The RV has 4 220amp 6 volt batteries (just bought by previous owner), an Xantrex Prosine 2.0 Inverter/Charger and Onan generator. I want to build the system as we go, i.e. upgrading/replacing as needed.
My plan for now is to start with a 400 watt system (from Rich Solar https://richsolar.com/collections/solar-kits/products/400-watt-solar-kit-with-40a-mppt-controller). Based on their diagram, will this work and still give me my existing options of Shore/Generator/Driving via alternator? Is there a step I'm missing?
Our power needs are minimal, reefer runs off LP, we use laptops, lights and a TBD wireless internet setup.
For the future, the plan is, if necessary additional solar panels and possibly upgrade MPPT controller, then add Lithium LiPO4 batteries when replacement time comes and upgrade inverter/charger when it breaks or we see we need more.
Our traveling plans are. for now, just extended one or two month trips, return home for a short period, visit kids, etc. and then travel again.

TIA for the advice
 
I have a Fleetwood Southwind 2005 (new to me) and plan on spending most time boondocking. We did this in Europe until Covid hit and had to come back to the states. There we had a 7 meter Class C with a single 150 watt solar panel and 2 100 amp AGM batteries and between driving and off/on camping, we didn't have any real power issues.
The RV has 4 220amp 6 volt batteries (just bought by previous owner), an Xantrex Prosine 2.0 Inverter/Charger and Onan generator. I want to build the system as we go, i.e. upgrading/replacing as needed.
My plan for now is to start with a 400 watt system (from Rich Solar https://richsolar.com/collections/solar-kits/products/400-watt-solar-kit-with-40a-mppt-controller). Based on their diagram, will this work and still give me my existing options of Shore/Generator/Driving via alternator? Is there a step I'm missing?
Our power needs are minimal, reefer runs off LP, we use laptops, lights and a TBD wireless internet setup.
For the future, the plan is, if necessary additional solar panels and possibly upgrade MPPT controller, then add Lithium LiPO4 batteries when replacement time comes and upgrade inverter/charger when it breaks or we see we need more.
Our traveling plans are. for now, just extended one or two month trips, return home for a short period, visit kids, etc. and then travel again.

TIA for the advice
Sounds like a good plan. Adding solar will just add an additional charging source and not change any of the setup that you already have.

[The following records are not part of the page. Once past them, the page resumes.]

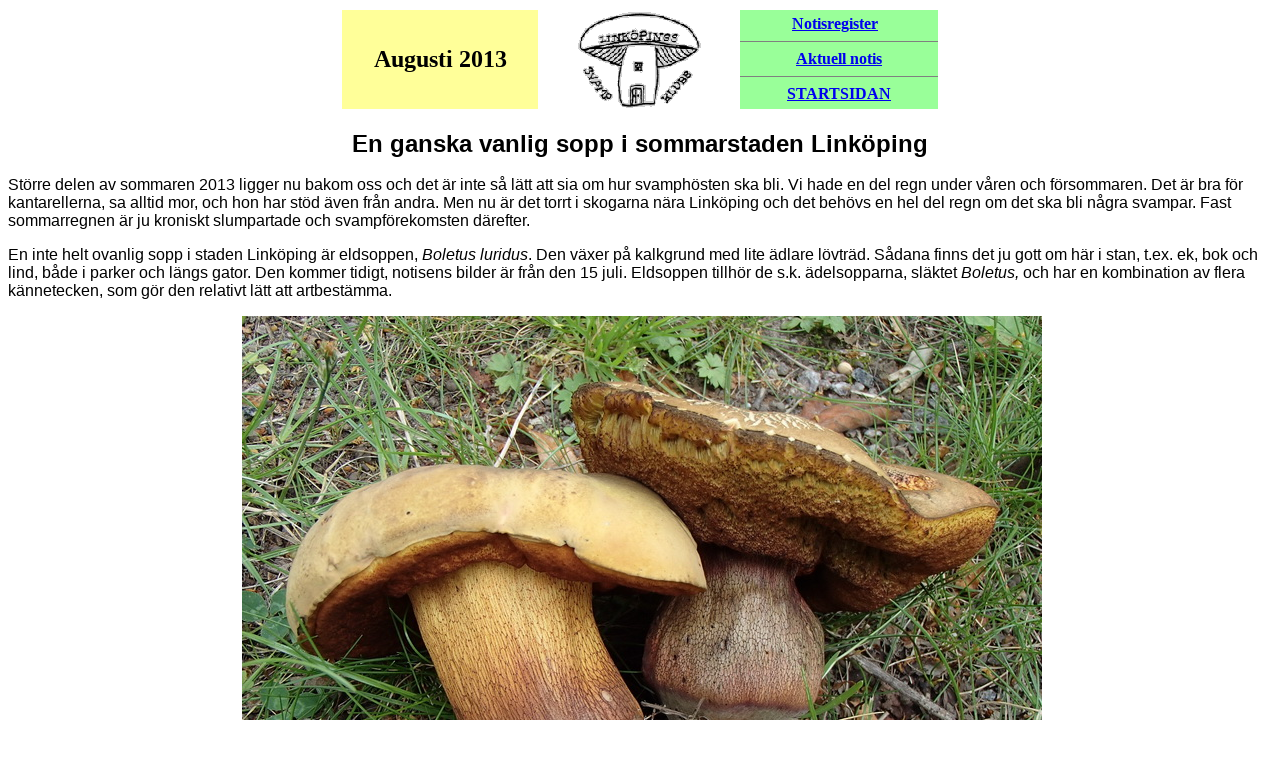

--- FILE ---
content_type: text/html
request_url: https://svampklubben.org/aug2013.html
body_size: 2587
content:
<HTML>
<!--This file created 10:53  2024-07-29 by Claris Home Page version 3.0-->
<HEAD>
   <TITLE>Augustisidan 2013</TITLE>
   <META NAME=GENERATOR CONTENT="Claris Home Page 3.0">
   <X-CLARIS-WINDOW TOP=0 BOTTOM=712 LEFT=0 RIGHT=1510>
   <X-CLARIS-REMOTESAVE SERVER="ftp.svampklubben.org" USER="svampklubben.org" DIR="" FILE="">
   <X-CLARIS-TAGVIEW MODE=minimal>
</HEAD>
<BODY BGCOLOR="#FFFFFF">
<CENTER><TABLE BORDER=0 BGCOLOR="#FFFFFF" CELLPADDING=0 WIDTH=600>
   <TR>
      <TD WIDTH=200 BGCOLOR="#FFFF99">
         <CENTER><FONT SIZE="+2" FACE="Kids"><B>Augusti
         2013</B></FONT></CENTER>
      </TD>
      <TD WIDTH=200>
         <CENTER><IMG SRC="litenlogo.gif" ALT="Svampklubbens logo" WIDTH=128 HEIGHT=99 BORDER=0 ALIGN=bottom naturalsizeflag=3></CENTER>
      </TD>
      <TD WIDTH=200 BGCOLOR="#99FF99">
         <CENTER><A HREF="http://www.svampklubben.org/notisregister.html"><FONT FACE="Arial Narrow"><B>Notisregister</B></FONT></A><FONT FACE="Arial Narrow"><B>
         </B></FONT>&nbsp;<FONT FACE="Arial Narrow"><B>
         
         <HR SIZE=1 NOSHADE>
         
         </B></FONT><A HREF="http://www.svampklubben.org/manadsnotisen.html"><FONT FACE="Arial Narrow"><B>Aktuell
         notis</B></FONT></A><FONT FACE="Arial Narrow"><B>
         
         <HR SIZE=1 NOSHADE>
         
         </B></FONT><A HREF="http://www.svampklubben.org/"><FONT FACE="Arial Narrow"><B>STARTSIDAN</B></FONT></A></CENTER>
      </TD>
   </TR>
</TABLE>
</CENTER>

<H3><CENTER><FONT SIZE="+2" FACE="Arial"><B>En ganska vanlig sopp i
sommarstaden Link&ouml;ping</B></FONT></CENTER></H3>

<P><FONT FACE="Arial">St&ouml;rre delen av sommaren 2013 ligger nu
bakom oss och det &auml;r inte s&aring; l&auml;tt att sia om hur
svamph&ouml;sten ska bli. Vi hade en del regn under v&aring;ren och
f&ouml;rsommaren. Det &auml;r bra f&ouml;r kantarellerna, sa alltid
mor, och hon har st&ouml;d &auml;ven fr&aring;n andra. Men nu &auml;r
det torrt i skogarna n&auml;ra Link&ouml;ping och det beh&ouml;vs en
hel del regn om det ska bli n&aring;gra svampar. Fast sommarregnen
&auml;r ju kroniskt slumpartade och svampf&ouml;rekomsten
d&auml;refter.</FONT></P>

<P><FONT FACE="Arial">En inte helt ovanlig sopp i staden
Link&ouml;ping &auml;r eldsoppen, <I>Boletus luridus</I>. Den
v&auml;xer p&aring; kalkgrund med lite &auml;dlare l&ouml;vtr&auml;d.
S&aring;dana finns det ju gott om h&auml;r i stan, t.ex. ek, bok och
lind, b&aring;de i parker och l&auml;ngs gator. Den kommer tidigt,
notisens bilder &auml;r fr&aring;n den 15 juli. Eldsoppen
tillh&ouml;r de s.k. &auml;delsopparna, sl&auml;ktet <I>Boletus,</I>
och har en kombination av flera k&auml;nnetecken, som g&ouml;r den
relativt l&auml;tt att artbest&auml;mma.</FONT></P>

<CENTER><FONT FACE="Arial">&nbsp;<IMG SRC="eldsopp_130715_P7150004.JPG" ALT="Eldsoppar p&aring; Kaserngatan" X-CLARIS-USEIMAGEWIDTH X-CLARIS-USEIMAGEHEIGHT ALIGN=bottom></FONT>

<P><FONT FACE="Arial"><B>Tv&aring; eldsoppar vid lindarna l&auml;ngs
Kaserngatan</B> </FONT></P>

<P><FONT FACE="Arial">&nbsp;<IMG SRC="eldsopp_130715_P7150011.JPG" ALT="Bl&aring; r&ouml;r vid tumning, tydligt &aring;dern&auml;t och r&ouml;da pormynningar" X-CLARIS-USEIMAGEWIDTH X-CLARIS-USEIMAGEHEIGHT ALIGN=bottom></FONT></P>

<P><FONT FACE="Arial"><B>Eldsoppen har ett tydligt upph&ouml;jt
r&ouml;tt n&auml;tm&ouml;nster p&aring; foten, porerna blir snabbt
bl&aring; vid tumning och &auml;r r&ouml;da i mynningen medan resten
av r&ouml;ren &auml;r mindre kraftigt
f&auml;rgade</B></FONT></P></CENTER>

<P><FONT FACE="Arial">En liknande svamp &auml;r blodsoppen
(<I>Boletus erythropus</I>) som man ocks&aring; hittar i
l&ouml;vskog, men p&aring; magrare kalkfattig mark. Den &auml;r dock
l&auml;tt att s&auml;rskilja p&aring; att foten inte har n&aring;got
n&auml;tm&ouml;nster utan ist&auml;llet r&ouml;daktiga
prickar.</FONT></P>

<CENTER><FONT FACE="Arial"><TABLE CELLSPACING=5 CELLPADDING=10>
   <TR>
      <TD>
         <CENTER><FONT FACE="Arial"><IMG SRC="eldsopp_130715_P7150015.JPG" ALT="Vid snittning blir k&ouml;ttet snabbt bl&aring;tt" X-CLARIS-USEIMAGEWIDTH X-CLARIS-USEIMAGEHEIGHT ALIGN=bottom></FONT>
         
         <P><FONT FACE="Arial"><B>&Auml;ven vid snittning blir
         k&ouml;ttet snabbt bl&aring;tt<BR>
         Det &auml;r vinr&ouml;tt i fotbasen vilket h&auml;r
         d&ouml;ljs n&aring;got av
         bl&aring;nandet</B></FONT></P></CENTER>
      </TD>
      <TD>
         <CENTER><FONT FACE="Arial"><IMG SRC="eldsopp_130715_P7150048.JPG" ALT="K&ouml;ttet alldeles ovanf&ouml;r r&ouml;ren &auml;r r&ouml;tt" X-CLARIS-USEIMAGEWIDTH X-CLARIS-USEIMAGEHEIGHT ALIGN=bottom></FONT>
         
         <P><FONT FACE="Arial"><B>K&ouml;ttet alldeles ovanf&ouml;r
         r&ouml;ren &auml;r vinr&ouml;tt<BR>
         </B></FONT><FONT FACE="Arial" COLOR="#FFFFFF"><B>K&ouml;ttet
         alldeles ovanf&ouml;r r&ouml;ren &auml;r
         vinr&ouml;tt</B></FONT></P></CENTER>
      </TD>
   </TR>
</TABLE>
 </FONT></CENTER>

<P><FONT FACE="Arial">Att k&ouml;ttet ovanf&ouml;r r&ouml;ren skulle
vara vinr&ouml;tt var en nyhet f&ouml;r mig n&auml;r jag studerade
litteraturen. Detta var heller inte s&aring; l&auml;tt att
f&aring;nga p&aring; bild, eftersom k&ouml;ttet bl&aring;nade
s&aring; snabbt att det r&ouml;da blev mindre uppenbart. S&aring; jag
hade en medhj&auml;lpare som snittade s&aring; att jag genast kunde
fotografera. F&ouml;r s&auml;kerhets skull st&auml;lldes kameran
p&aring; snabb sekvenstagning. Men s&aring; snabb som kameran, som
tog 15 bilder per sekund, var nu inte svampen, s&aring; bilderna
s&aring;g alla likadana ut.</FONT></P>

<P><FONT FACE="Arial">Eldsoppens &auml;tlighet r&aring;der det inte
full enighet om. Man brukar ju som en enkel tumregel s&auml;ga att
man inte ska &auml;ta soppar som &auml;r r&ouml;da (eller rosa)
p&aring; r&ouml;ren eller p&aring; foten. Med den regeln &auml;r inte
eldsoppen n&aring;got f&ouml;r stekpannan. Enligt Pelle Holmberg och
Hans Marklunds "Nya svampboken" (4:e upplagan, 2006) &auml;ts dock
eldsoppen p&aring; flera h&aring;ll i Europa. Men den anses svagt
giftig som r&aring; och kan ge antabusliknande symptom tillsammans
med alkohol *.</FONT></P>

<P><FONT FACE="Arial">F&ouml;r n&aring;gra &aring;r sedan var
f&ouml;rekomsten av eldsopp s&auml;rskilt stor p&aring;
kyrkog&aring;rden inne i Link&ouml;ping. Jag fotograferade eldsoppen
p&aring; flera st&auml;llen och avslutar nu med en bild som
n&aring;gon kanske kommer ih&aring;g fr&aring;n en bildvisning,
troligen 1996.</FONT></P>

<CENTER><FONT FACE="Arial">&nbsp;<IMG SRC="Eldsopp_204_02_1.jpg" ALT="Eldsopp p&aring; kyrkog&aring;rden" X-CLARIS-USEIMAGEWIDTH X-CLARIS-USEIMAGEHEIGHT ALIGN=bottom></FONT>

<P><FONT FACE="Arial"><B>Kan man &ouml;nska sig b&auml;ttre
s&auml;llskap i evigheten &auml;n en stilig
&auml;delsopp?</B></FONT></P></CENTER>

<P><FONT FACE="Arial">Link&ouml;ping 2013-07-28, bilder och text av
</FONT><A HREF="MK.html"><FONT FACE="Arial">Magnus
K&auml;llberg</FONT></A></P>

<P><FONT FACE="Arial">* Enligt nyare r&ouml;n i boken <I>Giftsvampar
och svampgifter</I> av Rut Folke et al. finns det inga
v&auml;ldokumenterade f&ouml;rgiftningsfall med alkohol och
eldsopp.</FONT></P>

<CENTER><FONT FACE="Arial">

<HR>

Sidan uppdaterad 2013-07-31 och 2024-08-01 (fotnot) av
</FONT><A HREF="MK.html"><FONT FACE="Arial">Magnus
K&auml;llberg</FONT></A><FONT FACE="Arial">.</FONT></CENTER>
</BODY>
</HTML>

Run the FLA batteries until they start to fail unless you outgrow their capacity. The price of LFP should come down in a few years.
 
That kit is very overpriced for what you are getting. I would recommend you buy components separately. I also think that 400W of solar is too small for a battery of your size. How will the panels be positioned? If optimally pointed straight toward the sun, expect to get 85% of rated output. If laying flat on the roof, expect output to be lower, maybe 75%. You can determine this empiricly looking at the amps passing through the controller.

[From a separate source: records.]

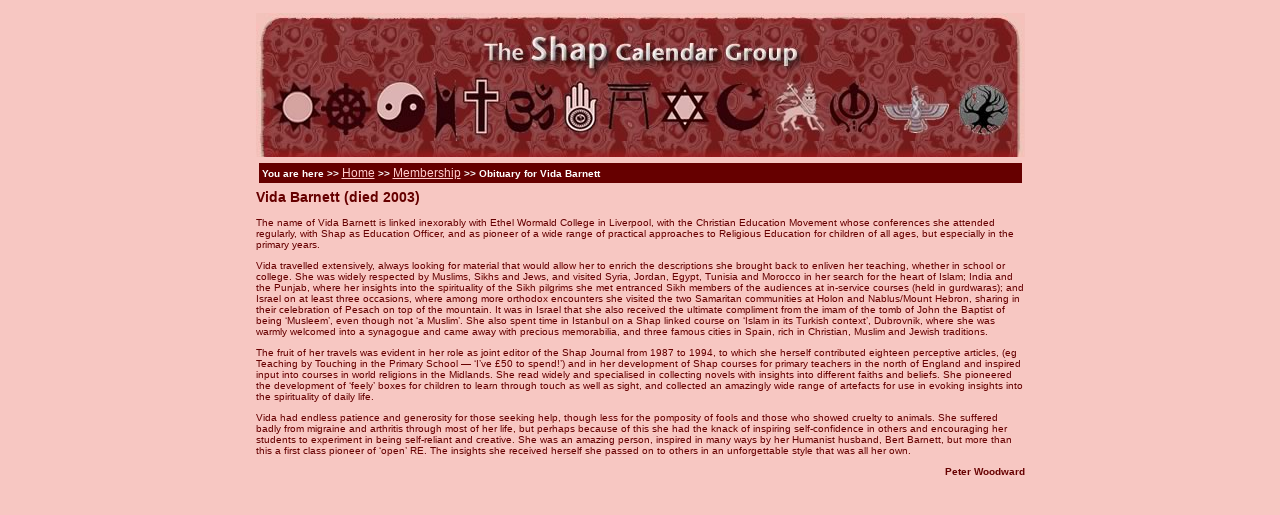

--- FILE ---
content_type: text/html
request_url: http://shapcalendar.org.uk/obits/barnett.html
body_size: 2231
content:
<!DOCTYPE HTML PUBLIC "-//W3C//DTD HTML 4.01 Transitional//EN">
<html>
<head>
<title>Obit.</title>
<meta http-equiv="Content-Type" content="text/html; charset=iso-8859-1">
<link href="../css/style1.css" rel="stylesheet" type="text/css">
</head>

<body bgcolor="#F7C7C2" link="#330000" vlink="#330000" alink="#330000">
<div align="center"> </div>
<table width="768"  border="0" align="center" cellpadding="1" cellspacing="1">
  <tr> 
    <td align="center" valign="middle"><a name="top"></a></td>
  </tr>
  <tr> 
    <td align="center" valign="middle"><div align="center"><img src="../images/banner2.jpg" width="769" height="144"></div></td>
  </tr>
  <tr> 
    <td><table width="100%"  border="0" cellspacing="3" cellpadding="3">
        <tr bgcolor="#660000"> 
          <td bgcolor="#660000"> 
            <div align="left">
              <p><font color="#FFFFFF" size="-2"><strong>You are here &gt;&gt; 
                <a href="../index.html">Home</a><a href="index.html"></a> &gt;&gt; <a href="../members.html">Membership</a> &gt;&gt; Obituary for Vida Barnett</strong></font></p>
          </div></td>
        </tr>
      </table></td>
  </tr>
  <tr> 
    <td valign="top"> <div align="center">
        <table width="100%"  border="0" cellspacing="0" cellpadding="0">
          <tr> 
            <td><h2>Vida Barnett (died 2003)</h2>
              <p>The name of Vida Barnett is linked inexorably with Ethel Wormald College in Liverpool, with the Christian Education Movement whose conferences she attended regularly, with Shap as Education Officer, and as pioneer of a wide range of practical approaches to Religious Education for children of all ages, but especially in the primary years.</p>
              <p>Vida travelled extensively, always looking for material that would allow her to enrich the descriptions she brought back to enliven her teaching, whether in school or college. She was widely respected by Muslims, Sikhs and Jews, and visited Syria, Jordan, Egypt, Tunisia and Morocco in her search for the heart of Islam; India and the Punjab, where her insights into the spirituality of the Sikh pilgrims she met entranced Sikh members of the audiences at in-service courses (held in gurdwaras); and Israel on at least three occasions, where among more orthodox encounters she visited the two Samaritan communities at Holon and Nablus/Mount Hebron, sharing in their celebration of Pesach on top of the mountain. It was in Israel that she also received the ultimate compliment from the imam of the tomb of John the Baptist of being ‘Musleem’, even though not ‘a Muslim’. She also spent time in Istanbul on a Shap linked course on ‘Islam in its Turkish context’, Dubrovnik, where she was warmly welcomed into a synagogue and came away with precious memorabilia, and three famous cities in Spain, rich in Christian, Muslim and Jewish traditions.                </p>
              <p>The fruit of her travels was evident in her role as joint editor of the Shap Journal from 1987 to 1994, to which she herself contributed eighteen perceptive articles, (eg Teaching by Touching in the Primary School — ‘I’ve £50 to spend!’) and in her development of Shap courses for primary teachers in the north of England and inspired input into courses in world religions in the Midlands. She read widely and specialised in collecting novels with insights into different faiths and beliefs. She pioneered the development of ‘feely’ boxes for children to learn through touch as well as sight, and collected an amazingly wide range of artefacts for use in evoking insights into the spirituality of daily life.                </p>
              <p>Vida had endless patience and generosity for those seeking help, though less for the pomposity of fools and those who showed cruelty to animals. She suffered badly from migraine and arthritis through most of her life, but perhaps because of this she had the knack of inspiring self-confidence in others and encouraging her students to experiment in being self-reliant and creative. She was an amazing person, inspired in many ways by her Humanist husband, Bert Barnett, but more than this a first class pioneer of ‘open’ RE. The insights she received herself she passed on to others in an unforgettable style that was all her own.</p>
<p align="right"><strong>Peter Woodward</strong></p></td>
          </tr>
        </table>
    </div></td>
  </tr>
</table>
<p>&nbsp;</p>
<p align="center">&nbsp;</p>
</body>
</html>


--- FILE ---
content_type: text/css
request_url: http://shapcalendar.org.uk/css/style1.css
body_size: 1472
content:
a {
	font-family: Verdana, Arial, Helvetica, sans-serif;
	font-size: 12px;
	font-style: normal;
	font-weight: normal;
	color: #FFCCCC;
	text-decoration: underline;
}
a:visited {
	font-family: Verdana, Arial, Helvetica, sans-serif;
	font-size: 12px;
	font-style: normal;
	font-weight: normal;
	color: #FFCCCC;
	text-decoration: underline;
}
a:hover {
	font-family: Verdana, Arial, Helvetica, sans-serif;
	font-size: 12px;
	font-style: normal;
	font-weight: bold;
	color: #FFCCCC;
	text-decoration: underline;
}
a:link {
	font-family: Verdana, Arial, Helvetica, sans-serif;
	font-size: 12px;
	font-style: normal;
	color: #FFCCCC;
	text-decoration: underline;
}
a:active {
	font-family: Verdana, Arial, Helvetica, sans-serif;
	font-size: 12px;
	font-style: normal;
	color: #FFCCCC;
	text-decoration: underline;
}
body {
	font-family: Verdana, Arial, Helvetica, sans-serif;
	font-size: -1;
	color: #660000;
	font-style: normal;
}
h1 {
	font-family: Verdana, Arial, Helvetica, sans-serif;
	font-size: 12px;
	font-weight: bold;
	color: #660000;
}
h2 {
	font-family: Verdana, Arial, Helvetica, sans-serif;
	font-size: 14px;
	font-weight: bolder;
	color: #660000;
}
h3 {
	font-family: Verdana, Arial, Helvetica, sans-serif;
	font-size: 20px;
	font-weight: bolder;
	color: #660000;}
li {
	font-family: Verdana, Arial, Helvetica, sans-serif;
	font-size: 10px;
	color: #660000;
}
table {
	font-family: Verdana, Arial, Helvetica, sans-serif;
	font-size: 10px;
	font-weight: normal;
}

Here is what I would do instead. Buy a high-voltage MPPT controller like the Epever 60A Tracer. Different models start at a Voc limit of 150V, better than their budget controllers. Shop locally for grid-tie panels instead of buying 12V panels through the mail. Then you don't pay for shipping all that glass. Last summer I was buying panels off Craigslist for both myself and neighbors. Was getting 240-260W 30V panels for between 55 and 62$ each.

Let's assume you want to charge your batteries at 1/8C. Since you have two 12V strings the math works out to be...
220Ah X 2 strings X 0.125C X 13Vcharging X 1.17FF = 837W The value 1.17fudgefactor is the reciprical of 85% (0.85X). Laying flat, use 1.33FF (0.75X).

Let's say you bought three 260W panels like what I just bought for a neighbor. Wiring three in series, you'd get ~8.6A at ~90V. Feed that raw high-voltage solar into your controller, and the output at the battery would be...
(260W X 3 panels)/13V charging = 60A. Except at noon, expect not to get anywhere close to 60A. 60A X 0.75FF =45A in the real-world.

So, 245$ for the controller, 186$ for three grid-tie panels. That's 431$ for almost twice as much power.